■ Text provided
______

# Dove Soap -update??



## Nessicle (Sep 14, 2006)

How is everyone doing with their Dove soap?

I'm using the regular original scented version, have been doing for the past 6 weeks and so far it's been really good! So I just wondered how those who were using Dove were getting on??


----------



## Jennifer (Sep 14, 2006)

good! i'm back to using it since the warm weather's gone and it's a bit chilly.

glad it's working for you!


----------



## KimC2005 (Sep 14, 2006)

I was wondering how it was working for those who had been using it too.


----------



## xXxBeckyxXx (Sep 15, 2006)

Iv been using dove extra sensitive bar for about a month and half, its great! i havent had many breakouts either!


----------



## mehrunissa (Sep 15, 2006)

I've been using the unscented bar for the past two or three months, and my skin is doing great. I use it with an exfoliating wash cloth (it's not rough, but enough to get a good srubby action), and my face really just glows after that. Love Dove!


----------



## Jennifer (Sep 15, 2006)

Originally Posted by *xXxBeckyxXx* /img/forum/go_quote.gif Iv been using dove extra sensitive bar for about a month and half, its great! i havent had many breakouts either! yay!

Originally Posted by *mehrunissa* /img/forum/go_quote.gif I've been using the unscented bar for the past two or three months, and my skin is doing great. I use it with an exfoliating wash cloth (it's not rough, but enough to get a good srubby action), and my face really just glows after that. Love Dove! yay for you, too! LOL


----------



## Leza1121 (Sep 15, 2006)

Hi,

Wow. The Dove Beauty Bar is still going strong after all these years. I'm impressed.


----------



## SumtingSweet (Sep 15, 2006)

I only learned that people used it on their faces a few weeks ago...I want to try it!


----------



## juss (Sep 15, 2006)

I like it also. It is verygentle for my skin.


----------



## Nessicle (Sep 15, 2006)

Oh that's fantastic you guys! I'm so glad it's working for you all!

Mehrunissa - that's a brilliant idea to use an exfoliating wash cloth I really must try that! Also I do wish we had the unscented version - we only have Original, Extra Sensitive, fresh touch and exfoliating bars.

I didnt like the exfoliating version because I didnt feel it exfoliated much but I love the original and senstive bars!

SumptingSweet - yeah it's lovely to use as it's so gentle!

I got a sample of Dermalogica's Special Cleansing Gel and I have to say that I prefer the Dove. the Dermalogica didnt clean as well and my skin felt dry and stripped after using it.


----------



## Leza1121 (Sep 15, 2006)

Originally Posted by *Nessicle* /img/forum/go_quote.gif Oh that's fantastic you guys! I'm so glad it's working for you all! 
Mehrunissa - that's a brilliant idea to use an exfoliating wash cloth I really must try that! Also I do wish we had the unscented version - we only have Original, Extra Sensitive, fresh touch and exfoliating bars.

I didnt like the exfoliating version because I didnt feel it exfoliated much but I love the original and senstive bars!

SumptingSweet - yeah it's lovely to use as it's so gentle!

______

■ Study material
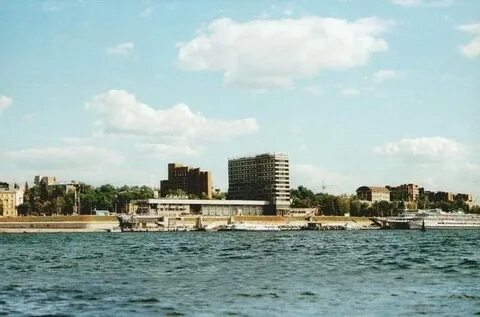 Самара 2000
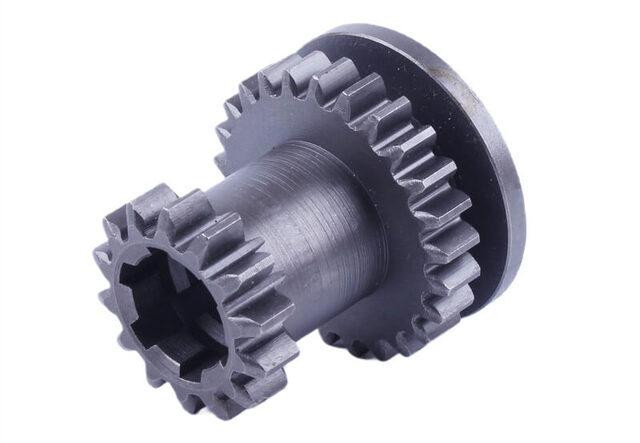 Шестерня главного (первичного) вала Z-25/Z-14 на КПП Мукачево - изображение 1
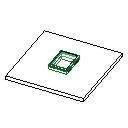 Operable Skylight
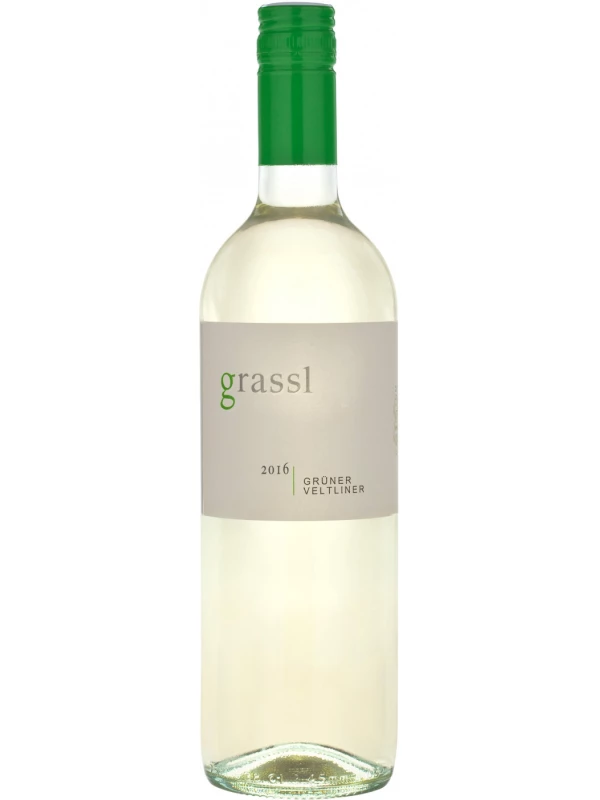 Grassl, Gruner Veltliner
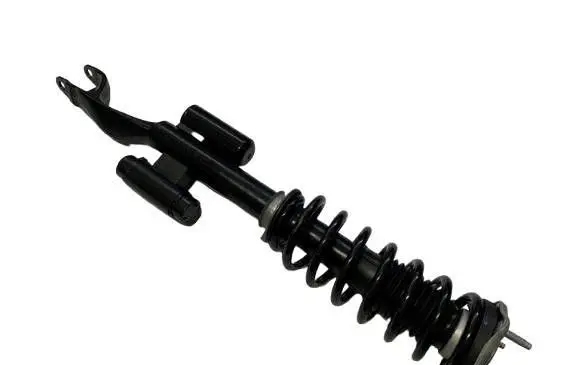 Mercedes-Benz GLC X253 C253 Front shock absorber with coil spring A2533201300 2533201300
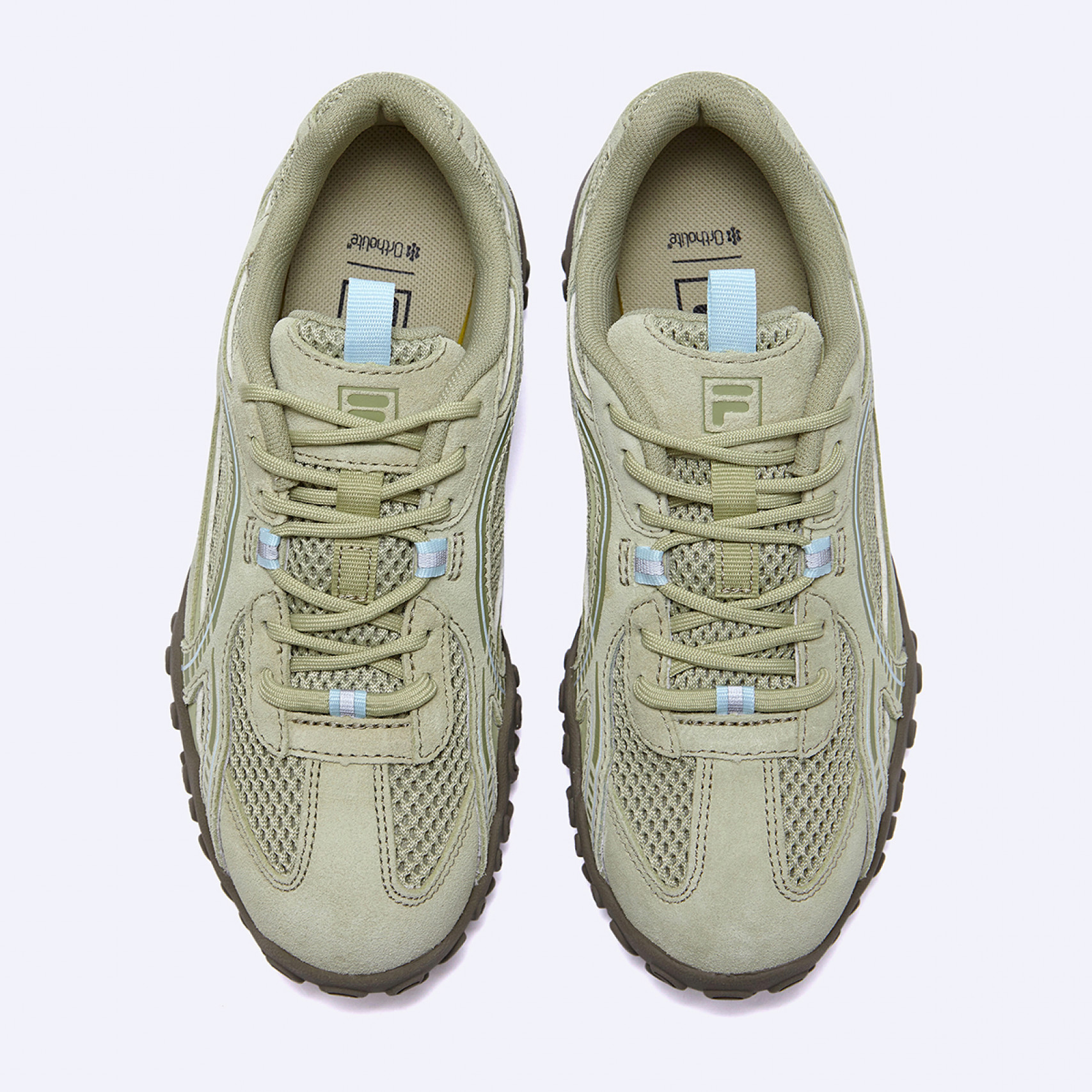 에샤페 말차 / FS253OD03X012-370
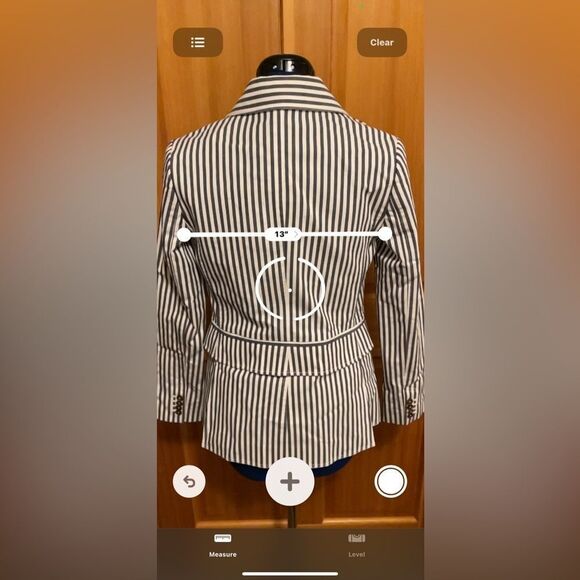 Derek Lam‎ Blazer Jacket Business Casual - Picture 8 of 10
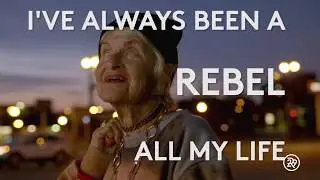 Meet 89-Year-Old Instagram Sensation Baddie Winkle | Refinery29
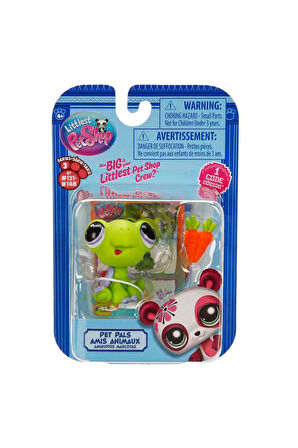 Minişler Tekli Paket S3 - 133 - Kaplumbağa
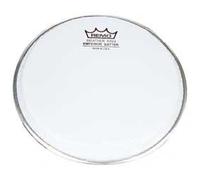 Remo BB-1220-MP 20-Inch Emperor Marching Bass Drum Head, Smooth White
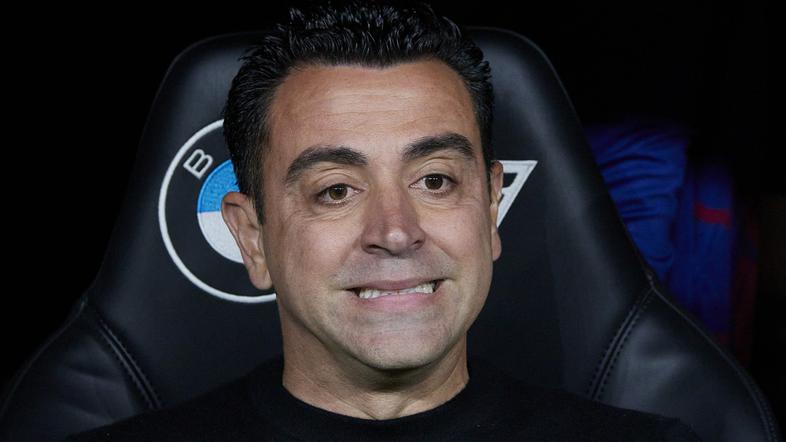 Xavi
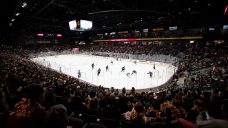 Coyotes file $2.3 billion claim against Phoenix over arena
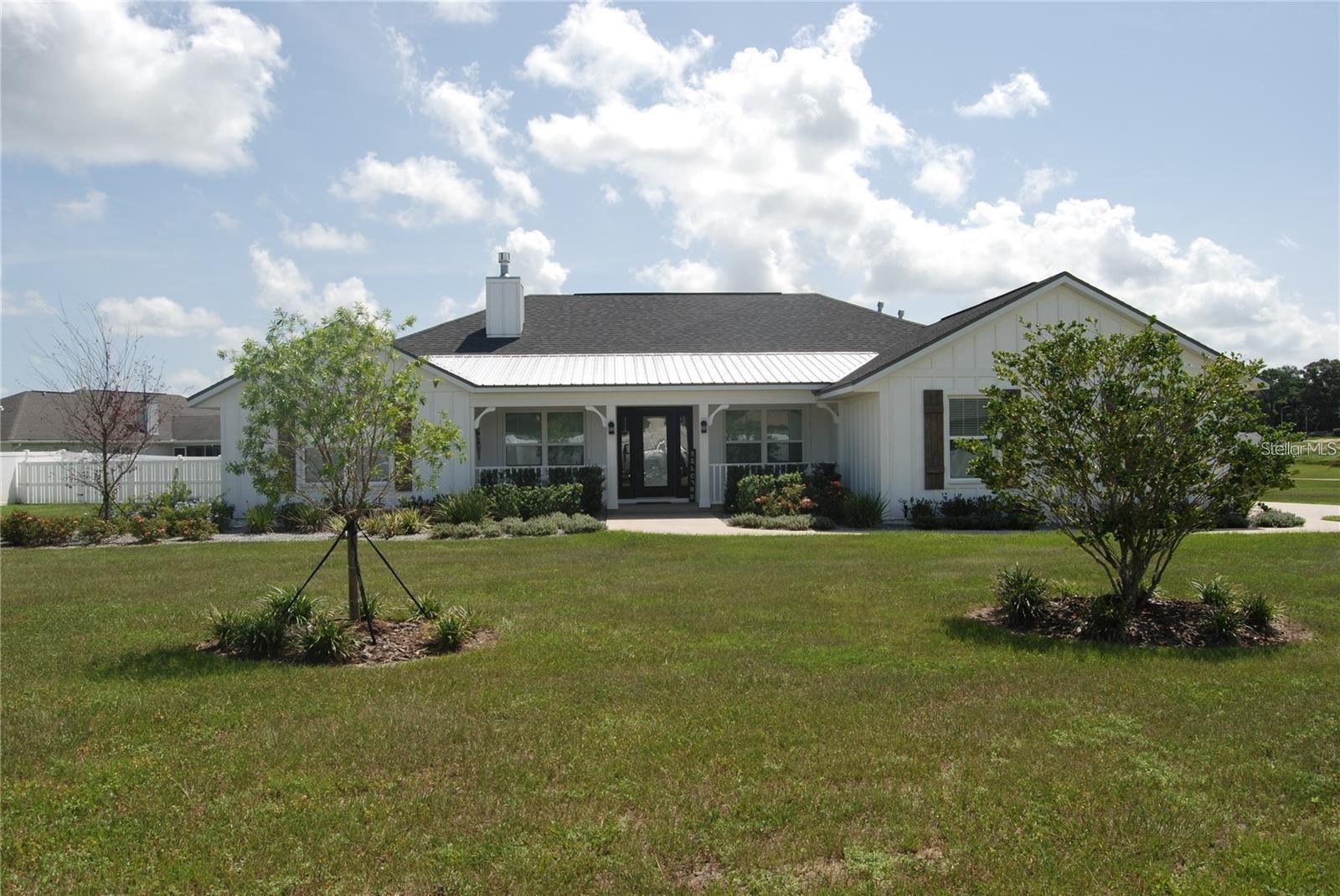 1167 SE 63RD COURT RD, OCALA, FL, 34472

______

■ Study questions
A. In the Dove soap thread, how long had Nessicle been using the regular original scented version at the time of the first post?
B. Repeat the passage of the Dove soap thread that begins at the words "## Jennifer (Sep 15, 2006)" and stops after the words "breakouts either! yay!".
Work from the Dove soap thread alone.

■ Your written answers
A. For the past six weeks.

B.
## Jennifer (Sep 15, 2006)

Originally Posted by *xXxBeckyxXx* /img/forum/go_quote.gif Iv been using dove extra sensitive bar for about a month and half, its great! i havent had many breakouts either! yay!